[start of PAGE EXTRACT]

Basically, I was unable to find just one single app that fit all my needs.

And my needs were simple :

  • When designing an app, I need to start prototyping a user-flow from the get-go. Although I’m designing one screen at a time, the flow is the complete story, and I don’t want to lose track of it.
  • I need to instantly see how the app will look, feel and flow on a mobile device, without having to export images, sync files, or draw hotspots (I hate drawing hotspots). The easier it is to make a prototype, the less attached I am to it, making it that much easier to discard if I realize it isn’t the best approach.
  • I need to first design my app at low fidelity and start testing it. As I learn from these tests and iterate on the design, I want to simultaneously bump up the fidelity at every step, without having to switch tools.
  • I need to work within the constraints faced by developers who will eventually build the app, so that we don’t end up with a design that is outrageously difficult to build.
  • I want to continue designing in Sketch because it is, by far, the best tool for designing interfaces. I need a tool that will integrate well with Sketch, taking advantage of all the great plugins and features that come with it.
  • Once the overall flow is defined, tested, and approved, I need to prototype micro-interactions at a screen level. Framer is my personal favorite tool for adding screen-level interactivity in a prototype, so the ideal tool would integrate well with Framer.
  • Most importantly, I need to reduce the mundane chores that have infiltrated my design process, so I can instead spend that time talking to customers, doing research, or simply prototyping more options to test.

Rather than complain about the lack of this silver-bullet app, which would magically solve all my problems, I started building it myself. I was already making plugins and knew a bit about the internals of Sketch, so a plugin-based solution immediately appealed to me. I then teamed up with Andrey, who I consider to be one of the gurus of plugin development, to help take the idea to the next level.

Here are some of the capabilities of Silver that we ended up building, and how you might use them to speed up your design process :

 

Integration with Sketch

When you install Silver on a Mac, you will also be asked to install the companion Sketch Plugin which communicates with the Mac app behind-the-scenes. The Silver app itself lives in the menu bar, and helps you connect to mobile devices, but all other functionality is built right on top of Sketch and is facilitated by the plugin.

The Silver menubar app, with and without connected devices.

The Silver menubar app, with and without connected devices.

 

All the logic that converts your design into a prototype lives within your Sketch document. Our goal was to eliminate the process of importing, exporting, syncing, and switching between tools.

 

Connect Devices via WiFi or USB

If you’re designing a mobile app, you must preview your designs on a mobile device while you design the interface. No excuses!

With the Silver Preview app installed on your iOS device, you can either stream changes made to the current Artboard from Sketch, or preview entire Flows created using the Silver Sketch Plugin.

Connecting devices via WiFi gives you the flexibility to show your prototypes around the office, but Silver also lets you connect devices via USB, which greatly improves mirroring speed. Silver automatically switches between USB and WiFi based on whether a device is plugged in.

 

Design Flows, Not Just Screens

One of our favorite features of Silver is the ability to link Layers with Artboards to create Flows, directly within Sketch. To create a Link, select a layer and type the ‘C’ key on the keyboard. This launches an Interface-Builder-style noodle connector which can be dropped onto the destination Artboard. You can then select the gesture that triggers the transition and other details specific to the transition type.

[end of PAGE EXTRACT]
[start of SUPPLIED INFORMATION]

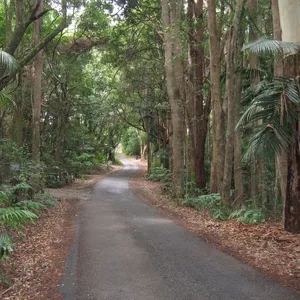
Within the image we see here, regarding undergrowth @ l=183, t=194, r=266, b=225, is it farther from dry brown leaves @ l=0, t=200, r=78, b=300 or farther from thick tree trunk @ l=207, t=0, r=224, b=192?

[end of SUPPLIED INFORMATION]

REQUIRED WORK —
[1] In the text about the Silver prototyping tool above, which keyboard key creates a Link after you select a layer?
[2] Carry on the text about the Silver prototyping tool, picking up after its last sentence.

EXPECTED RESULTS —
[1] The 'C' key.

[2]
When you create a Flow using Silver and preview it in the iOS app, what you get is an actual iOS navigation stack with real transitions. Not only does this make your prototype feel more realistic, it also helps you use the iOS navigation structure to your advantage.

Silver supports three types of transition segues :

 

Push Transitions

Creating Push Transitions

You would use a Push transition for navigating to the next hierarchical level of your app’s content. For example, going from a list of chat conversations to a single conversation in a messages app. To go back to the previous screen you can either swipe from the left edge of the screen, or set up a layer with a Link Back behavior.


Modal Transitions

Combining Push and Modal Transitions

A Modal transition is used to begin a self-contained task that must either be completed or explicitly abandoned by your users. Composing a new email, posting a new photo on Instagram, creating a new note in Evernote, are all examples of self-contained tasks that must be completed in one or more hierarchical steps, or must be cancelled altogether. To cancel a modal task, you must create a layer with a Dismiss Modal behavior.

Modal Transitions provide more flexibility in terms of animating the destination Artboard in and out. You can also set up a Modal Transition to be dismissed interactively with a swipe gesture.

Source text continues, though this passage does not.